History of the Peloponnesian War

Thucydides

Thucydides. The English works of Thomas Hobbes of Malmesbury. Hobbes, Thomas. translator. London: John Bohn, 1843.

For which cause the Lacedaemonians were inclined to love him; and it was principally in confidence of that that he rendered himself to Gylippus. But certain Syracusians, as it is reported, some of them for fear (because they had been tampering with him) lest being put to the torture he might bring them into trouble, whereas now they were well enough; and others, especially the Corinthians, fearing he might get away by corruption of one or other, being wealthy, and work them some mischief afresh, having persuaded their confederates to the same, killed him.

For these, or for causes near unto these, was he put to death; being the man that, of all the Grecians of my time, had least deserved to be brought to so great a degree of misery.

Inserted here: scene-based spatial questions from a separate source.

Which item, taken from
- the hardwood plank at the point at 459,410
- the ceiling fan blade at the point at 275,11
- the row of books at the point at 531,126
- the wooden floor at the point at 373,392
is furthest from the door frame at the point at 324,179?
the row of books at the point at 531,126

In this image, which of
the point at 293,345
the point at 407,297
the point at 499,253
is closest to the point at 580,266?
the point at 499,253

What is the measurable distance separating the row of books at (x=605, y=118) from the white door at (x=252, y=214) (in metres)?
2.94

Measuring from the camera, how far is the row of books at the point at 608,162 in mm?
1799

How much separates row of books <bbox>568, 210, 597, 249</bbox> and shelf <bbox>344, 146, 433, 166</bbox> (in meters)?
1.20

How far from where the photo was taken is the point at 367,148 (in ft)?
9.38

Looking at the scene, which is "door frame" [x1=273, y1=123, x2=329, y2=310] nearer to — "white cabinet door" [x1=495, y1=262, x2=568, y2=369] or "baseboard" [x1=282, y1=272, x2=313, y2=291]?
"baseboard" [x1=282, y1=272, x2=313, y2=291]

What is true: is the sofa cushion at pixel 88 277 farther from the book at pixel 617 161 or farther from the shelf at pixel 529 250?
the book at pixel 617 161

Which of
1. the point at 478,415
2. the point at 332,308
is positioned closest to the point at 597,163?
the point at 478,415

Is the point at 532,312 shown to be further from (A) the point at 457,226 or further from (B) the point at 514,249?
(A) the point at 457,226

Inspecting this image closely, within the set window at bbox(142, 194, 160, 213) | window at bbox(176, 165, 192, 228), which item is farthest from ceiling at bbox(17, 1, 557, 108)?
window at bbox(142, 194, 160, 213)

As for those in the quarries, the Syracusians handled them at first but ungently. For in this hollow place, first the sun and suffocating air (being without roof) annoyed them one way; and on the other side, the nights coming upon that heat, autumnal and cold, put them, by reason of the alteration, into strange diseases;

especially doing all things, for want of room, in one and the same place, and the carcasses of such as died of their wounds or change [of air] or other like accident lying together there on heaps. Also the smell was intolerable; besides that they were afflicted with hunger and thirst. For for eight months together, they allowed no more but to every man a cotyle of water by the day and two cotyles of corn. And whatsoever misery is probable that men in such a place may suffer, they suffered.

Some seventy days they lived thus thronged. Afterwards, retaining the Athenians, and such Sicilians and Italians as were of the army with them, they sold the rest.